Meine persönliche Überzeugung ist, dass man zuerst liefern und den ersten Schritt machen muss, sonst wird man kein Vertrauen haben. Der ISSB wird sich aber auch mit anderen Themen befassen, zum Beispiel mit der biologischen Vielfalt, dem Humankapital und den Menschenrechten sowie mit der Verbindung zwischen Finanzberichterstattung und Nachhaltigkeitsberichterstattung. Auf der Grundlage der Rückmeldungen aus der Konsultation analysiert der ISSB derzeit, was seine nächsten Prioritäten sind, und legt den Schwerpunkt seiner Arbeit fest.

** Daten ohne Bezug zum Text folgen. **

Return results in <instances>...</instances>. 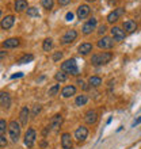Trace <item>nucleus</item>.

Es gibt viele Vorwürfe des Greenwashings. Wie stehen Sie zu dieser Art von Kritik?
Wenn ein Unternehmen behauptet, „grün“ zu sein, aber nicht bereit ist, die entsprechenden Daten zu liefern, verlieren die Menschen das Vertrauen. Deshalb müssen wir eine Berichterstattung etablieren, die überprüfbar und vergleichbar ist. Es gibt sicherlich gute Absichten. Aber es ist nicht dasselbe, wenn man die Daten nicht kennt und sie nicht wirklich überprüft werden.
Letzte Frage: Sie haben gerade an der COP28 teilgenommen. Was ist Ihr wichtigstes Fazit?
Es war eindeutig ein großes Ereignis. Aber die Bedeutung von globaler Nachhaltigkeit und Klimastandards wurde in Dutzenden von Panels angesprochen und wiederholt. Die Unterstützung war einvernehmlich.
Das Interview führten Mark Schrörs und Detlef Fechtner.